Claude est abasourdi. À 14 ans, il ne savait même pas que sa mère attendait un bébé. Il n’a aucune idée de la façon dont naissent les bébés. Des amis lui ont, bien sûr, parlé du bébé qu’attendait sa mère. Il a fait part de la chose à Antoinette. Elle lui a répondu qu’il s’agissait de « folies et de ne pas parler de cela». On ne parle jamais de sexualité à la maison… Sujet tabou ! Elle lui répète seulement ce qu’elle lui a raconté. Ce sont les cigognes qui apportent les bébés le matin. Naïf comme pas un, Claude ne pose pas plus de question. Quant à sa mère, elle n’osait pas aborder avec lui les mystères de la procréation. Pour l’instant, son père l’emmène voir sa mère dans la chambre aménagée dans le salon double. Avec un sourire indescriptible, elle lui présente sa petite sœur Francine. Il n’en croit pas ses yeux. Qu’elle est belle, avec sa peau toute blanche et ses beaux cheveux qui semblent blonds. Il s’approche de sa mère et l’embrasse tendrement. Il sent les larmes lui monter aux yeux. Il en est tout gêné. Antoinette lui explique que c’est parce qu’il est très heureux. Sur les entrefaites, Pierre-Paul arrive. Lui aussi a dû quitté précipitamment la maison, ce matin. Charles-Émile l’a réveillé et, après un déjeuner avalé en vitesse, l’a conduit à l’épicerie de l’oncle Bibeau, à Saint-Henri, où il a passé la journée avec son gros cousin Marcel. C’est l’oncle Bibeau qui le ramène. Si son frère est tout aussi surpris que lui de découvrir sa nouvelle petite sœur, il semble tout le moins au courant de ce qui devait arriver.

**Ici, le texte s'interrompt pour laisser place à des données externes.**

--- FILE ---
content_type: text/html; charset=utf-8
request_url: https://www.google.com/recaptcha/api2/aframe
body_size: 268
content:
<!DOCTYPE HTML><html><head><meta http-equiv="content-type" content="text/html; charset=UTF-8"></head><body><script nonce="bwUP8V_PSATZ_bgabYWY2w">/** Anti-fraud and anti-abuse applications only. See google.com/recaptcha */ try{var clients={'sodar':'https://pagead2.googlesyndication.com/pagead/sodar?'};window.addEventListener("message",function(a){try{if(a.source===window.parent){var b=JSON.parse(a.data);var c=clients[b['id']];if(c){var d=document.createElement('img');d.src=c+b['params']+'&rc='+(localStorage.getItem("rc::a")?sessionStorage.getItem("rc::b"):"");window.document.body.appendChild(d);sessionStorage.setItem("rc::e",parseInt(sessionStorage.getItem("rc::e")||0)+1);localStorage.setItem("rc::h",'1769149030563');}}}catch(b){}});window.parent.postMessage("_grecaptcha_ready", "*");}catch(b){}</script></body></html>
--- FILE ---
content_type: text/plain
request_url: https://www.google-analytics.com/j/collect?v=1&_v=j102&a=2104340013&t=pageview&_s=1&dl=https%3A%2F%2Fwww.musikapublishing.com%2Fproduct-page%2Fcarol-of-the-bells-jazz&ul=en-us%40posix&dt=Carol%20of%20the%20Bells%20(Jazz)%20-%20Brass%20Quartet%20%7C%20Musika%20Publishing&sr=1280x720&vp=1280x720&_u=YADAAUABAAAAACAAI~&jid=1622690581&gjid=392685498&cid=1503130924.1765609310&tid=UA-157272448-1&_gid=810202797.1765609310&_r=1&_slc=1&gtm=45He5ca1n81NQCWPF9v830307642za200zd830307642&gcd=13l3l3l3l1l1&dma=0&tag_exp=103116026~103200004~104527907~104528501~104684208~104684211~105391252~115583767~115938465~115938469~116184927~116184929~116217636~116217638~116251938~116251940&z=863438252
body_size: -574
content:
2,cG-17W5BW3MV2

Antoinette rayonne de bonheur. Les événements lui donnent raison puisqu’elle est retournée voir le docteur Archambault et a refusé obstinément d’accoucher ailleurs que dans son lit. Francine est en bonne santé et tout va bien. Son plus grand rêve enfin réalisé, elle oublie les déboires et les déceptions de la dernière année. Elle peut enfin se consoler de la perte d’Adhémar et d’Alain. Elle a sa fille. Elle va en prendre soin. Elle va la choyer. Elle va tout faire pour elle. Elle la veut la plus belle, la plus gentille, la plus intelligente. Elle va se remettre à épauler Charles-Émile. Ensemble, ils vont retrouver leur belle maison. Elle est prête à tout pour ses enfants. Francine lui donne un regain d’énergie, un goût de travailler fort, un espoir nouveau. Elle a repris confiance en l’avenir. Charles-Émile aussi reprend des forces. Il se remet à rêver et est prêt à foncer. Les déceptions récentes se fondent dans les souvenirs.